** Extracted records **
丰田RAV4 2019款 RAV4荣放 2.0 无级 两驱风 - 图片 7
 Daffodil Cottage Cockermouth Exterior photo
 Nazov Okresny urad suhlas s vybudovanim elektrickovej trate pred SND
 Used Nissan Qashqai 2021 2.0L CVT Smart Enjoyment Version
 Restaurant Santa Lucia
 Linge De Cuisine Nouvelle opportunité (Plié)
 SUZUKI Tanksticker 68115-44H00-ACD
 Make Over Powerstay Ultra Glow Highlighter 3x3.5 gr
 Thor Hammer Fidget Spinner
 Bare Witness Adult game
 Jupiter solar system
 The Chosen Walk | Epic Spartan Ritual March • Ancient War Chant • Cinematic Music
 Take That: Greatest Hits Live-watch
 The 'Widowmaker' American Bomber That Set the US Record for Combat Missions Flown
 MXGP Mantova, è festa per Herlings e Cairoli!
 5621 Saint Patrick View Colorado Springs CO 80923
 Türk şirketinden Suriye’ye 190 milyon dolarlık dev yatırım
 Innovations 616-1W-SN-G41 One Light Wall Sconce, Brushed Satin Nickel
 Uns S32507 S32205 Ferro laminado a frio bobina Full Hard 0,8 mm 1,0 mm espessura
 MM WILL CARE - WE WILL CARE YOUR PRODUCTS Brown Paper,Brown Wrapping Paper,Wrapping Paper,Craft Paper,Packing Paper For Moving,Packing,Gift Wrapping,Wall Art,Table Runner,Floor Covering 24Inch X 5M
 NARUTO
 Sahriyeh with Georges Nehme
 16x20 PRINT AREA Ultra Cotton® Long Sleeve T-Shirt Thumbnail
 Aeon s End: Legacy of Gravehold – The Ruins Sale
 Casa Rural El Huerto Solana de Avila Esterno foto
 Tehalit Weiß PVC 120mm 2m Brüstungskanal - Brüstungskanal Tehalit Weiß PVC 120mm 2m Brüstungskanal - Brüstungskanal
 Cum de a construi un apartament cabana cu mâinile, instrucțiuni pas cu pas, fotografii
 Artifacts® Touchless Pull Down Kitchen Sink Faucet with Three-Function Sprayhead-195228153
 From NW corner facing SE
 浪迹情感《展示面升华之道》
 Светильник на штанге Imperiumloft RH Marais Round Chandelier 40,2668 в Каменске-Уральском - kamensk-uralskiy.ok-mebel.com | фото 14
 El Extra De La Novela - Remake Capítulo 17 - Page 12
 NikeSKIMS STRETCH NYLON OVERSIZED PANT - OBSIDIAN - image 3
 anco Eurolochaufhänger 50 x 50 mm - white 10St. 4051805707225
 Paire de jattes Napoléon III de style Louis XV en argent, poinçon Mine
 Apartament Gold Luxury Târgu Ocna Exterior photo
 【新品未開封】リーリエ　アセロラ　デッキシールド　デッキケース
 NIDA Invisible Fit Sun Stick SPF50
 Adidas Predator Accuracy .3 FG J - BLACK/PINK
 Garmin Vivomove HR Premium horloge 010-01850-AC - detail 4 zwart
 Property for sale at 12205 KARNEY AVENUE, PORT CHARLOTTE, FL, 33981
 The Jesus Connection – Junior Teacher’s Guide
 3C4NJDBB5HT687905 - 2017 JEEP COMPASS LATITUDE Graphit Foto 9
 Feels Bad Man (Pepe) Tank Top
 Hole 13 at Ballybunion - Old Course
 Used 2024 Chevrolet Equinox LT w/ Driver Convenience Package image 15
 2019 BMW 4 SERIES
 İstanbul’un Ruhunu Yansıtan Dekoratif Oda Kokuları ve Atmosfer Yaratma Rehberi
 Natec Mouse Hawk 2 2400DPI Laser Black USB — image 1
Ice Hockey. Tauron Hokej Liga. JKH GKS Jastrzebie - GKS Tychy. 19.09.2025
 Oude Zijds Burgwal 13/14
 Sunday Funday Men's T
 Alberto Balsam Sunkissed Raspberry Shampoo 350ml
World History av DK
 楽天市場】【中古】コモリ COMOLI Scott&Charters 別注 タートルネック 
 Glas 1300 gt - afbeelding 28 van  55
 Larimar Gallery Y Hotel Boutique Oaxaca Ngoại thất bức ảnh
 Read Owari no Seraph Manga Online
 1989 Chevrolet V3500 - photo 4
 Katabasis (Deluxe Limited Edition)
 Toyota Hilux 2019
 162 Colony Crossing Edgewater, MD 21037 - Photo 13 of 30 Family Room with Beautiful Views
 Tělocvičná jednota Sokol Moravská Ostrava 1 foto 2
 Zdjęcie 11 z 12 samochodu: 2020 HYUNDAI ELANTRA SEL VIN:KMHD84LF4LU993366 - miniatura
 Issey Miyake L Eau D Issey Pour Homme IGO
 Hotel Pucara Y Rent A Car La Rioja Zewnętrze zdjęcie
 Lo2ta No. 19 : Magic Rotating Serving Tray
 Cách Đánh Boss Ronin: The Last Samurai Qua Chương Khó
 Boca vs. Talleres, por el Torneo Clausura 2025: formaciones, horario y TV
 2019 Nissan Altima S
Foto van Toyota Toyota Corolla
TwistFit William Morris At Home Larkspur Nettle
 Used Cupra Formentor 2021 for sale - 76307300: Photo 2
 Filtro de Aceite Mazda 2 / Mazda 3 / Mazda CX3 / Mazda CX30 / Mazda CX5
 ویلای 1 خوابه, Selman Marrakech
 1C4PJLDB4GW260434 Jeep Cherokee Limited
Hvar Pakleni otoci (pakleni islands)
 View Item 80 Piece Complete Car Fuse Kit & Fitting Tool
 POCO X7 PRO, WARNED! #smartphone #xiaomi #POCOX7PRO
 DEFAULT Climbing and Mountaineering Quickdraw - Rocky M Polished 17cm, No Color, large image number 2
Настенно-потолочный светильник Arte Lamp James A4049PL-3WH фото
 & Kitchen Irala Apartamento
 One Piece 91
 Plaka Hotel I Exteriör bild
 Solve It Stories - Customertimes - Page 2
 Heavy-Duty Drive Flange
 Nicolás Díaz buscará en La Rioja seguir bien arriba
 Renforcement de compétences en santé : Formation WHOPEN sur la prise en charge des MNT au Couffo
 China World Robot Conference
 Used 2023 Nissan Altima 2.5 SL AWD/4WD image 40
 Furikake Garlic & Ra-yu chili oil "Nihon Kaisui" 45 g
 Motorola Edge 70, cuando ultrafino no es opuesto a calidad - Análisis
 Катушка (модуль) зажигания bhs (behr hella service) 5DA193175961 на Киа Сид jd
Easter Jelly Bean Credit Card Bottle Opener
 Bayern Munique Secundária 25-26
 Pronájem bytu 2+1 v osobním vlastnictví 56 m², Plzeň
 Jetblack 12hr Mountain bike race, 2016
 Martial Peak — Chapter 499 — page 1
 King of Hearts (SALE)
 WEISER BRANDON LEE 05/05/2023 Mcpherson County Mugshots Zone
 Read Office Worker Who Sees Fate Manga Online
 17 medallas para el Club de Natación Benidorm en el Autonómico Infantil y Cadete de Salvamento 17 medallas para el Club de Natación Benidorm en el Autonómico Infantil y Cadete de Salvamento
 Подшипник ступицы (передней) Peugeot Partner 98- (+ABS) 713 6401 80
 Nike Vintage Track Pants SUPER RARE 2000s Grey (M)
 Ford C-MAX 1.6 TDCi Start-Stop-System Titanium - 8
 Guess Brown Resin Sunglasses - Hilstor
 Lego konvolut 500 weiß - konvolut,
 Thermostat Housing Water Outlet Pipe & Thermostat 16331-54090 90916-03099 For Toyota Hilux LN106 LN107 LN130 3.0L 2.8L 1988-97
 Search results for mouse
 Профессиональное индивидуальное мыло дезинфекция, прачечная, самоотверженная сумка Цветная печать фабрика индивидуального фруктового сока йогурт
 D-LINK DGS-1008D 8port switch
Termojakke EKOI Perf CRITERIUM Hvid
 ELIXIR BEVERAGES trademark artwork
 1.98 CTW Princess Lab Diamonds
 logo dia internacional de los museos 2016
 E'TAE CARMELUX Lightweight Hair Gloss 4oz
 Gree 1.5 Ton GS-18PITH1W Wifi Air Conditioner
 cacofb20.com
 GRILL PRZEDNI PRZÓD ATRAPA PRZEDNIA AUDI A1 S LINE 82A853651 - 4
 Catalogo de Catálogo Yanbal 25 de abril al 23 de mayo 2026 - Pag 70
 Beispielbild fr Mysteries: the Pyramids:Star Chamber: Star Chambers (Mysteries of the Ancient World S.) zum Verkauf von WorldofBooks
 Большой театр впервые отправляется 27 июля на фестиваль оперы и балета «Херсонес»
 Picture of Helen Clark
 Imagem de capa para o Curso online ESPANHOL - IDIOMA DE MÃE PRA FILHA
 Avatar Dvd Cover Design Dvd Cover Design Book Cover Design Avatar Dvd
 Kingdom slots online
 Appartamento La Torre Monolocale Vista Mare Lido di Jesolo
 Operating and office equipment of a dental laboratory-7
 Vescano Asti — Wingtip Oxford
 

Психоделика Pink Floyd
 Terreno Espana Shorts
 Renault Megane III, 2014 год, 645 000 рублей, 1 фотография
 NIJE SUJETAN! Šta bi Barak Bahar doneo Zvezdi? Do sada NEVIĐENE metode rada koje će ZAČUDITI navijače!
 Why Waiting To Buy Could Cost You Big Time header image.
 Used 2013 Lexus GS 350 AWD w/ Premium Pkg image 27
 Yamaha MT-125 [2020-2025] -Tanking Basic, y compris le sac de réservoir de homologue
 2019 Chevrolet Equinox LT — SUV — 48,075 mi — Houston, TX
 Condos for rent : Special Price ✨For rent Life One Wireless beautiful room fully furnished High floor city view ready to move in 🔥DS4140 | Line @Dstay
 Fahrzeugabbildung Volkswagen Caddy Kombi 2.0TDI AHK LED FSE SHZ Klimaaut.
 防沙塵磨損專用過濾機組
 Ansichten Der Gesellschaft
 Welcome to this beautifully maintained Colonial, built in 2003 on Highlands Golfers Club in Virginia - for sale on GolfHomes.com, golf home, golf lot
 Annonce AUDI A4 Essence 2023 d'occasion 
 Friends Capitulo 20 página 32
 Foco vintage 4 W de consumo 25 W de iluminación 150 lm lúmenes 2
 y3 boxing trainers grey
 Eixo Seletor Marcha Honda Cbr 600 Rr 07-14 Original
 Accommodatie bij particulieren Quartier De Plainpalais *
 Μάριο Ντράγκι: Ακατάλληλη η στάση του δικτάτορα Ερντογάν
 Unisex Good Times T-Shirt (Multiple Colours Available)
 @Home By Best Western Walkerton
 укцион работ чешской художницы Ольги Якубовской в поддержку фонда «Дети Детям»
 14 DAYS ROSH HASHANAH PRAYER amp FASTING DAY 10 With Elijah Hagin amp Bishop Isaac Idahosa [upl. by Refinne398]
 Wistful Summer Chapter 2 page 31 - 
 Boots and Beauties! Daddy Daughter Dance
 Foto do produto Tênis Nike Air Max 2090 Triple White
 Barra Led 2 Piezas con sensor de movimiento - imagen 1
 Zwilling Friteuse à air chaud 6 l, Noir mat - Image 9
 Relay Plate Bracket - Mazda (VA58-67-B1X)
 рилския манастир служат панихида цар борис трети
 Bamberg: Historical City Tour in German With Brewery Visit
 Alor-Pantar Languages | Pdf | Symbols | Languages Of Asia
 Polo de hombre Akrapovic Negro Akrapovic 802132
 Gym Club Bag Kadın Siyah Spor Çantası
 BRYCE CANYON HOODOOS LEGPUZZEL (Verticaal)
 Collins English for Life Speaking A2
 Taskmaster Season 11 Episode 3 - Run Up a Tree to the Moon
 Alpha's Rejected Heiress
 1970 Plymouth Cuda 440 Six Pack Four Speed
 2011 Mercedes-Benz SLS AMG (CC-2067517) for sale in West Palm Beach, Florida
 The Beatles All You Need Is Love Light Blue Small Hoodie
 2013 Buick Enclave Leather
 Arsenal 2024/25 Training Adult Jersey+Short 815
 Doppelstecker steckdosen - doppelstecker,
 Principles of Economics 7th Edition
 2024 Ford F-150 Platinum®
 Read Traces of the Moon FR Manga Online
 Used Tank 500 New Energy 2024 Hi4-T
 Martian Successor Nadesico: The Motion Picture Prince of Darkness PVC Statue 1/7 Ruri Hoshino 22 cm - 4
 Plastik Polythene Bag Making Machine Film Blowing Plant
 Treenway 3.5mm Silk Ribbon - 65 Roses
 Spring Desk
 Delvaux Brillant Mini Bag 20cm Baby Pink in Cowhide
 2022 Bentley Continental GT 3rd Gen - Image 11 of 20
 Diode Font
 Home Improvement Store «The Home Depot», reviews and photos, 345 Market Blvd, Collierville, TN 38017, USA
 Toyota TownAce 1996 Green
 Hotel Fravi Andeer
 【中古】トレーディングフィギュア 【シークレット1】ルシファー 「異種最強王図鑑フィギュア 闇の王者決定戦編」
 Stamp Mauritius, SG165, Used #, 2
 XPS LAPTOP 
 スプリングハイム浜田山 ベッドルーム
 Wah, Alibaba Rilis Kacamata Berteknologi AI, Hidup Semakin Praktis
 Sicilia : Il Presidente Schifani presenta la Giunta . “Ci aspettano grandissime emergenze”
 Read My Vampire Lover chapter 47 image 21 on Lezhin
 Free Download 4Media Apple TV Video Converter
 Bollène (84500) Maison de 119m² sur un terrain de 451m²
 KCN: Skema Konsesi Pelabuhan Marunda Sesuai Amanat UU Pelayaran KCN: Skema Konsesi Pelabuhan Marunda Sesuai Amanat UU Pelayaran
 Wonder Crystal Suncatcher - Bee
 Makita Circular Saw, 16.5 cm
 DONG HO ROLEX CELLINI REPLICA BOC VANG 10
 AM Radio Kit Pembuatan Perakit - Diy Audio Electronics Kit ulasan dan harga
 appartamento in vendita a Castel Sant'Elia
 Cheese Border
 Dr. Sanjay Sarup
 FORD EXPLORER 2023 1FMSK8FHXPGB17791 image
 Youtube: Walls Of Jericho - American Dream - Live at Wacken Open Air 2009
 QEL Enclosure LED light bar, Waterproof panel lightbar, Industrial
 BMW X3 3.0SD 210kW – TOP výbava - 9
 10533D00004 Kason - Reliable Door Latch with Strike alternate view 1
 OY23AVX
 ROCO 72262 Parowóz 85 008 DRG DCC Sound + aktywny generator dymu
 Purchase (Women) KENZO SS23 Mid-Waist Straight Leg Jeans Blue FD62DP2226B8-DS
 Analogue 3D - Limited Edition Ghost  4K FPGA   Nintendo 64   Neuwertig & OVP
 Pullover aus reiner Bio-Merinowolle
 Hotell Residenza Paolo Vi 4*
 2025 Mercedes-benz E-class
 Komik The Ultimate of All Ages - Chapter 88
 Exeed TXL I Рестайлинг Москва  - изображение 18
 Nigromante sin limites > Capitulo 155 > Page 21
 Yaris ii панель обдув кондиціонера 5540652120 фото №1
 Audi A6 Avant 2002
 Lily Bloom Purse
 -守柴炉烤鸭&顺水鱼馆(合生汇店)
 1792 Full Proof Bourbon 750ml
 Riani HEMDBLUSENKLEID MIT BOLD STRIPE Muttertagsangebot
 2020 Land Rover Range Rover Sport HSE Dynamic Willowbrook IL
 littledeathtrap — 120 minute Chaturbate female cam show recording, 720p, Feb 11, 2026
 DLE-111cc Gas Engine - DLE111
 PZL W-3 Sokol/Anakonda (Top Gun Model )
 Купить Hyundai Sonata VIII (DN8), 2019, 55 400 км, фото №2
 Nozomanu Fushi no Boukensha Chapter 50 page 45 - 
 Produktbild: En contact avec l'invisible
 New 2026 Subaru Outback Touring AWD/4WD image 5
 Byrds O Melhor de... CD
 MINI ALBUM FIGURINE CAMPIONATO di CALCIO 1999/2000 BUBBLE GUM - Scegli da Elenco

** REQUIREMENT **
Only one stretch of the data above is needed. Restate it word for word, from the line containing "Lo2ta No. 19 : Magic Rotating Serving Tray" through the line containing "Read Office Worker", both ends included.

** EXERCISE SOLUTION **
 Lo2ta No. 19 : Magic Rotating Serving Tray
 Cách Đánh Boss Ronin: The Last Samurai Qua Chương Khó
 Boca vs. Talleres, por el Torneo Clausura 2025: formaciones, horario y TV
 2019 Nissan Altima S
Foto van Toyota Toyota Corolla
TwistFit William Morris At Home Larkspur Nettle
 Used Cupra Formentor 2021 for sale - 76307300: Photo 2
 Filtro de Aceite Mazda 2 / Mazda 3 / Mazda CX3 / Mazda CX30 / Mazda CX5
 ویلای 1 خوابه, Selman Marrakech
 1C4PJLDB4GW260434 Jeep Cherokee Limited
Hvar Pakleni otoci (pakleni islands)
 View Item 80 Piece Complete Car Fuse Kit & Fitting Tool
 POCO X7 PRO, WARNED! #smartphone #xiaomi #POCOX7PRO
 DEFAULT Climbing and Mountaineering Quickdraw - Rocky M Polished 17cm, No Color, large image number 2
Настенно-потолочный светильник Arte Lamp James A4049PL-3WH фото
 & Kitchen Irala Apartamento
 One Piece 91
 Plaka Hotel I Exteriör bild
 Solve It Stories - Customertimes - Page 2
 Heavy-Duty Drive Flange
 Nicolás Díaz buscará en La Rioja seguir bien arriba
 Renforcement de compétences en santé : Formation WHOPEN sur la prise en charge des MNT au Couffo
 China World Robot Conference
 Used 2023 Nissan Altima 2.5 SL AWD/4WD image 40
 Furikake Garlic & Ra-yu chili oil "Nihon Kaisui" 45 g
 Motorola Edge 70, cuando ultrafino no es opuesto a calidad - Análisis
 Катушка (модуль) зажигания bhs (behr hella service) 5DA193175961 на Киа Сид jd
Easter Jelly Bean Credit Card Bottle Opener
 Bayern Munique Secundária 25-26
 Pronájem bytu 2+1 v osobním vlastnictví 56 m², Plzeň
 Jetblack 12hr Mountain bike race, 2016
 Martial Peak — Chapter 499 — page 1
 King of Hearts (SALE)
 WEISER BRANDON LEE 05/05/2023 Mcpherson County Mugshots Zone
 Read Office Worker Who Sees Fate Manga Online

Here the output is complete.